By Greg Price
Ever since he was a little kid, Cornie Ketler wanted to be a police officer.
Ketler got to be just that when he officially became a volunteer member of the Taber Police Service last month.
“When he was a little kid in school, he’d tell the teachers or the grandparents that he’d like to work for the police,” said Helena Ketler, Cornie’s mother. “He would love it when they, the police would come to school and talk. He’d always come home and talk about it after his school day. He always had that wish and if that’s what he likes then it makes us all happy him doing this.”
Ketler has Down Syndrome and Taber Special Needs Society approached the police service, noting they had a client who had a life-long dream of being a police officer and is fascinated with everything to do with the profession.
“They asked, how could we engage with him in some way to assist him in meeting his dream and give him a better quality of life in being involved with teams, helping his community and being involved in policing,” said Graham Abela, chief of the Taber Police Service, of Cornie who is aided by a special needs worker. “There are a lot of things we do at the Taber Police Service that has nothing to do with cops and robbers. There is a lot of community work that we do, there’s a lot of community capacity building and we have a really good working relationship working with Taber Special Needs. So we thought, why not bring Cornie on board to be involved with that community building.”
Cornie was officially sworn into the police service in mid-October as a volunteer police constable. He was given an official uniform and brought onto the service to help where he can. Abela assured Taber Special Needs and his family that Ketler would not be put in any situations that jeopardized his safety or confidentiality requirements.
Ketler has helped do numerous things for the Taber Police Service already like help serve food to veterans, help with school presentations and attend Remembrance Day ceremonies, along with spreading Christmas cheer around the office in helping with decorations.
“In my opinion, this has already borne fruit.
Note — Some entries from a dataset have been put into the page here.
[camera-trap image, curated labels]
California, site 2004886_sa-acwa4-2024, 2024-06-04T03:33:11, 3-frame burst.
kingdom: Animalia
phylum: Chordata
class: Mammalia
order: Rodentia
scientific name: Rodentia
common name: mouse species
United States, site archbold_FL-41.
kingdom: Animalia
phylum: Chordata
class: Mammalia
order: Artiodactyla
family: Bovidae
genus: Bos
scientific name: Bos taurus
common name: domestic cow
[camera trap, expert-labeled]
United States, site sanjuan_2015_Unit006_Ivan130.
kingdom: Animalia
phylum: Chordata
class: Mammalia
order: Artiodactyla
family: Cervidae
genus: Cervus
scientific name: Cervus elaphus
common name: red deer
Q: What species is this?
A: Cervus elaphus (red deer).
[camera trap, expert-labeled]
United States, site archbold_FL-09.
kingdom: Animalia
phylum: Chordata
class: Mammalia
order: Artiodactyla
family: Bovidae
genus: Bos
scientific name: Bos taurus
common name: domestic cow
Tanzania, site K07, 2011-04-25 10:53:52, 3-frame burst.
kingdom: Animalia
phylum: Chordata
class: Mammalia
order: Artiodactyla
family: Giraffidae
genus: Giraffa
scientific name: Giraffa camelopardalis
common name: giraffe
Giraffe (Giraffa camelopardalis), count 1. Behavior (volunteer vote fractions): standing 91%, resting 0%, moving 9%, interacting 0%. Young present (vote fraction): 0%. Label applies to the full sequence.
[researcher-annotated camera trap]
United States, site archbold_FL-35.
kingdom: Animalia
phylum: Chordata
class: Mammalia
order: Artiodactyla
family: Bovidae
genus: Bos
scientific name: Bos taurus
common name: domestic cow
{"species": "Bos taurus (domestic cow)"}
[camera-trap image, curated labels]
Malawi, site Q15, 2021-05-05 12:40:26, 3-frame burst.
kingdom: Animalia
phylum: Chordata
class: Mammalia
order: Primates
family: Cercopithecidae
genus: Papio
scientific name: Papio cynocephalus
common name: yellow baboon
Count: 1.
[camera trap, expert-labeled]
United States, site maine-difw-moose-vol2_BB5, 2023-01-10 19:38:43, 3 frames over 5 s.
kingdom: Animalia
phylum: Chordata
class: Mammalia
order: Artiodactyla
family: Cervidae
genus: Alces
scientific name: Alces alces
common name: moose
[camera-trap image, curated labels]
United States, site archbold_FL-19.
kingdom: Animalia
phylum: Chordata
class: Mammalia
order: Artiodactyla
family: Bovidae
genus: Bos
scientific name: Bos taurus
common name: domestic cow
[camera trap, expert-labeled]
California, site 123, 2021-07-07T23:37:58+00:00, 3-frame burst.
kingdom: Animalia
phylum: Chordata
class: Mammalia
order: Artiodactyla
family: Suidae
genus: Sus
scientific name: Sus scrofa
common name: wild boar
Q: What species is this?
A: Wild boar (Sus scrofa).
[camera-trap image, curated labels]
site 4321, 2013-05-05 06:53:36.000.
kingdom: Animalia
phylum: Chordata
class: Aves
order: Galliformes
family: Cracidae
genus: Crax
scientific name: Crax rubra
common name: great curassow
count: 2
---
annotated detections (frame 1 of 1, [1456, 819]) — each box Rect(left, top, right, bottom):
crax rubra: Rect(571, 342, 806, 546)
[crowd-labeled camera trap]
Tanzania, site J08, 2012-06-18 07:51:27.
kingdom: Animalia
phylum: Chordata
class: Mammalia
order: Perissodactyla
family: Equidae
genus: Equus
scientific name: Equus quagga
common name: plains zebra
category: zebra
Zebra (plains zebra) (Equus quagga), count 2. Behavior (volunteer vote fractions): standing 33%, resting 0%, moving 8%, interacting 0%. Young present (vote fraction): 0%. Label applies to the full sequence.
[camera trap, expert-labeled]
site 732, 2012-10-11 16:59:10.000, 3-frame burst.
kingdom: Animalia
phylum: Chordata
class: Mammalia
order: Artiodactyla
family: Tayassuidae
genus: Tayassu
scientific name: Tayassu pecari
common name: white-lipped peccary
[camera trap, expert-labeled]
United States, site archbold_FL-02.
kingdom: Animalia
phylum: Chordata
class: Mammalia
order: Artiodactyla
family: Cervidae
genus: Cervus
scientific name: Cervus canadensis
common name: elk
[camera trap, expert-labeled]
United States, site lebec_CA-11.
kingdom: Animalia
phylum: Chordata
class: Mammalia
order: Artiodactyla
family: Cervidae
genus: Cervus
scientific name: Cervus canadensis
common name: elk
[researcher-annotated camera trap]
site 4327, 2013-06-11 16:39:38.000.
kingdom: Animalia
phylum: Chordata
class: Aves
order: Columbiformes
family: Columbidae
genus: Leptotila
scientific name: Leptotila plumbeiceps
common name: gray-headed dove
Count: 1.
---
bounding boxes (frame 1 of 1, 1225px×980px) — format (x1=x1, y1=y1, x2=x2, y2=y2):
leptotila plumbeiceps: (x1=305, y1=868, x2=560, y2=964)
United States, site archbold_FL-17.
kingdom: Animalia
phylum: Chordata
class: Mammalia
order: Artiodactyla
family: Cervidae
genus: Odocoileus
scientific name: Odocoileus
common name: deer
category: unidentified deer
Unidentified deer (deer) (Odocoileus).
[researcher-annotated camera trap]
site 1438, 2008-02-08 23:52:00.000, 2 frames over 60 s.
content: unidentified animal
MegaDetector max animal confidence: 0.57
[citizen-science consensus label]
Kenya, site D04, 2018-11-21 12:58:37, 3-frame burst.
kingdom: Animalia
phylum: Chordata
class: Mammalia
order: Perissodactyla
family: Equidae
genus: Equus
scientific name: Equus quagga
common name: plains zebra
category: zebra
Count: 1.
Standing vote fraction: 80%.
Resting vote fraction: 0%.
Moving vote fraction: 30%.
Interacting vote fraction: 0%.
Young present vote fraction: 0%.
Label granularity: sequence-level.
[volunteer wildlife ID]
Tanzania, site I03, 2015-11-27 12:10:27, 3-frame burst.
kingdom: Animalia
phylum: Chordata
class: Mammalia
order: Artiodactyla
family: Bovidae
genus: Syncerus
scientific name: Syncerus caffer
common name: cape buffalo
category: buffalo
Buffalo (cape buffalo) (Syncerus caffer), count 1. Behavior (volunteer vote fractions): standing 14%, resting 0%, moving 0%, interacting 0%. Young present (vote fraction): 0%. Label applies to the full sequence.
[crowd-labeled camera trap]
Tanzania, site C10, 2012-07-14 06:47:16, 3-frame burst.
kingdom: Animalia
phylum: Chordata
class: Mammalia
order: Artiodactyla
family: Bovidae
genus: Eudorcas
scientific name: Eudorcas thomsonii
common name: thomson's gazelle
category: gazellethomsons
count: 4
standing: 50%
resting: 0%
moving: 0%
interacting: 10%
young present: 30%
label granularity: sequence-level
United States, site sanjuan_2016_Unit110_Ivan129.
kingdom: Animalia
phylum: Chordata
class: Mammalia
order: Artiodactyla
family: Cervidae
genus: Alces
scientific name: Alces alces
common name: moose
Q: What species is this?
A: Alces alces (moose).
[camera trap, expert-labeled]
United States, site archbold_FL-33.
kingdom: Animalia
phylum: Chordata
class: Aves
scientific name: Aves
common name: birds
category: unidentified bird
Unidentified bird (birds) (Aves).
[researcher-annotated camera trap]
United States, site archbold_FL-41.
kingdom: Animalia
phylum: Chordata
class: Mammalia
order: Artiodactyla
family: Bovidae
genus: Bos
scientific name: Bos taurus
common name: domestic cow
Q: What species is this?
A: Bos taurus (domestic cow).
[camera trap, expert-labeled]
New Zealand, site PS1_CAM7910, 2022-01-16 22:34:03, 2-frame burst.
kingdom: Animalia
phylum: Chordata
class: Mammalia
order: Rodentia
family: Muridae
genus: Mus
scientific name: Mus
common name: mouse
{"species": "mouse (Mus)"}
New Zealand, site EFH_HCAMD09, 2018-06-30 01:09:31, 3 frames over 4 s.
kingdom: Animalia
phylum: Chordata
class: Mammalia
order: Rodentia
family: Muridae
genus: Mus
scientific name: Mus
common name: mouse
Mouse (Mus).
I see our organization’s values are that we are compassionate and professional and it’s important to me that our officers display empathy to individuals and I’ve already seen the benefits, for even me personally,” said Abela.
Taber Police Service also has a special needs registry set up in its data banks. the goal of the registry is to inform police and other emergency personnel that a child or an adult may not be able to speak or follow commands and the individual may have a disorder affecting social interaction and communication skills. Recording this information is one way to prevent harm to both officers and individuals and it will also aid in locating an individual, should they be missing, keeping in mind each individual is unique and may react differently. The registration is voluntary, free and may be completed at the Taber Special Needs office in Taber.
“Cornie is making a contribution to his community and it is doing far more for us as officers interacting with him than probably for him interacting with us to be honest with you,” said Abela. “I’ve watched Sgt. (Howard) Kehler really take him under his wing and take the lead in mentoring Cornie. We’ve known Cornie for awhile through interactions with our school resource program. He knows Sgt. Kehler from W.R. Myers with his wife being a teacher. It’s building those relationships and connections that are so important in the community policing philosophy.”